WAS ZU TUN IST -
Beantworte die folgenden Fragen anhand des Lesetexts.
1. Wer hat den Beitrag am 29. Dezember 2017 verfasst?
2. Was wurde William Shatner laut Rochus angeblich in den drei vorhergegangenen Reboot-Filmen angeboten?
3. Welchen Filmtitel nennt Frullo für den Fall, dass Shatner mitspielt?

LESETEXT -
=-=-=-=-=
# Star Trek: Bringt Quentin Tarantino William Shatner zurück?



## Darkmoon76 (29. Dezember 2017)

Jetzt ist Deine Meinung zu *Star Trek: Bringt Quentin Tarantino William Shatner zurück?* gefragt.


						Bitte beachtet: Der Kommentarbereich wird gemäß der Forenregeln moderiert.





			Dieser Inhalt steht nur eingeloggten Mitgliedern zur Verfügung.
        

 Zum Artikel: *Star Trek: Bringt Quentin Tarantino William Shatner zurück?*


----------



## Rochus (30. Dezember 2017)

William Shatner wurde ja angeblich schon in den drei vorhergegangenen Reboot-Filme eine Rolle (Cameo) angeboten, welche er jedoch ablehnte.


----------



## Holyangel (30. Dezember 2017)

Rochus schrieb:


> William Shatner wurde ja angeblich schon in den drei vorhergegangenen Reboot-Filme eine Rolle (Cameo) angeboten, welche er jedoch ablehnte.


Ich hab es irgendwie andersrum in Erinnerung, dass er wollte, aber nicht durfte. Aber ob und was nun richtig ist, will ich jetzt nicht meine Hand ins Feuer legen


----------



## Frullo (30. Dezember 2017)

Also wenn Shatner mitspielt, weiss ich auch schon wie der Film heissen wird: The Star Trekxpendables


----------



## Orzhov (30. Dezember 2017)
=-=-=-=-=
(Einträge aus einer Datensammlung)
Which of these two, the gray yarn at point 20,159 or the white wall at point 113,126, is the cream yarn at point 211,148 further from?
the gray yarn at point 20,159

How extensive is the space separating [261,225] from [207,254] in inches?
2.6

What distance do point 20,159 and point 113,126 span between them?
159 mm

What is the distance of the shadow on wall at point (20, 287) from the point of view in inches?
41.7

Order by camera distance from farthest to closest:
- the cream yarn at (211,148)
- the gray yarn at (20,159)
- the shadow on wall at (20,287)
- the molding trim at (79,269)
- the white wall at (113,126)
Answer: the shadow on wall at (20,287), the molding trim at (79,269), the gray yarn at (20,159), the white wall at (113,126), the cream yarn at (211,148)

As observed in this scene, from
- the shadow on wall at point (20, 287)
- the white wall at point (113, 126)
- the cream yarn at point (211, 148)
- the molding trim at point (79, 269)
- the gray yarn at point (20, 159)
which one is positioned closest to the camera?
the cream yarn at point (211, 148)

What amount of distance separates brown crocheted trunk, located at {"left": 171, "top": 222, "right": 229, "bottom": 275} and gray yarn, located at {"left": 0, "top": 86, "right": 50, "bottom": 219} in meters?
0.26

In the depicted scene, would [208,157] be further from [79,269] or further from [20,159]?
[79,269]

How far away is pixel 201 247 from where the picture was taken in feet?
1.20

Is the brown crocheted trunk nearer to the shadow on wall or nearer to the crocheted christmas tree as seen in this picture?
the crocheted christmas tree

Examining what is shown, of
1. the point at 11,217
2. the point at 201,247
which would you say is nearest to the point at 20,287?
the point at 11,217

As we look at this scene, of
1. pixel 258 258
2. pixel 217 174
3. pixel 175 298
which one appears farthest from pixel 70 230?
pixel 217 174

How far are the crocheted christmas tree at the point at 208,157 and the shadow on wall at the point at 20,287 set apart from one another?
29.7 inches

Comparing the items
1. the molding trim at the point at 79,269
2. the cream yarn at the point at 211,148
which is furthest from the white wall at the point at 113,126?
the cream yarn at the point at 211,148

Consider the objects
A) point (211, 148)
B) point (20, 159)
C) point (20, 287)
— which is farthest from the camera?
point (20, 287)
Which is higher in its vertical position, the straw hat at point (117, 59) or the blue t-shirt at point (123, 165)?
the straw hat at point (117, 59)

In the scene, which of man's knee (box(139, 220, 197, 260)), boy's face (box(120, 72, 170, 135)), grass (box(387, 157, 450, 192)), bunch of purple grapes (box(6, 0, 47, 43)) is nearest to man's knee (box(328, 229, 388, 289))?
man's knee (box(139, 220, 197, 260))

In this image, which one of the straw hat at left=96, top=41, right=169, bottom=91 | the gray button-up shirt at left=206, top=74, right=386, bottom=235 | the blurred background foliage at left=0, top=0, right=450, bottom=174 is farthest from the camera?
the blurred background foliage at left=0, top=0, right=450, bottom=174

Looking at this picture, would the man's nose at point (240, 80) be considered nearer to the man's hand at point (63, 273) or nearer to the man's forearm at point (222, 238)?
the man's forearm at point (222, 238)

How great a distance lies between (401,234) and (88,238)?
=-=-=-=-=
ERGEBNIS -
1. Darkmoon76
2. Eine Rolle (Cameo), die er jedoch ablehnte
3. The Star Trekxpendables